_WHAT YOU NEED TO DO_.
Can you return the text of every item below line for line and unchanged, with the pictures left out?

(INFORMATION PROVIDED Opens)

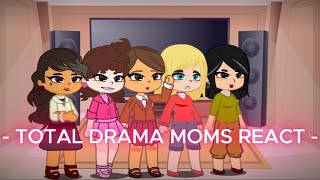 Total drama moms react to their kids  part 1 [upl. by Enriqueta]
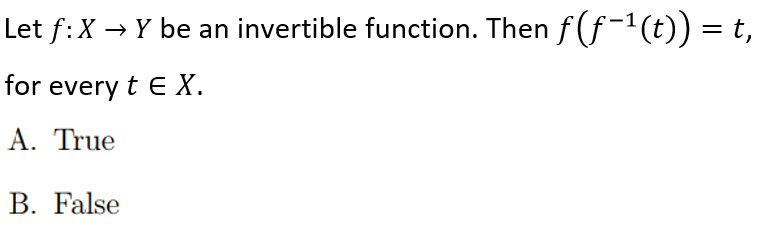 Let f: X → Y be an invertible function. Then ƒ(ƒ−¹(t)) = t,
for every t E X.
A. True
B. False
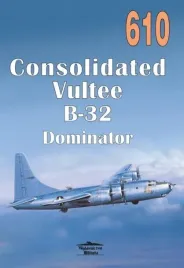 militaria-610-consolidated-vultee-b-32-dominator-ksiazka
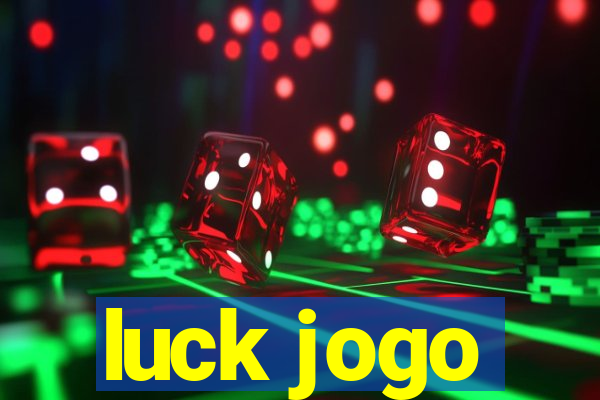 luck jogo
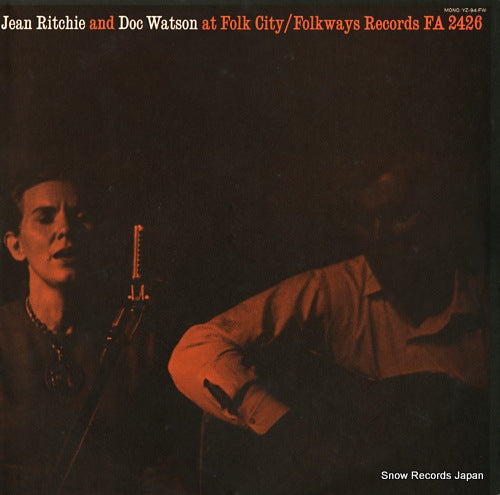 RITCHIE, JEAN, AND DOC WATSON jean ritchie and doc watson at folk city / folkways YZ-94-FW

(INFORMATION PROVIDED Closes)

_WRITTEN RESPONSE_.
 Total drama moms react to their kids  part 1 [upl. by Enriqueta]
 Let f: X → Y be an invertible function. Then ƒ(ƒ−¹(t)) = t,
for every t E X.
A. True
B. False
 militaria-610-consolidated-vultee-b-32-dominator-ksiazka
 luck jogo
 RITCHIE, JEAN, AND DOC WATSON jean ritchie and doc watson at folk city / folkways YZ-94-FW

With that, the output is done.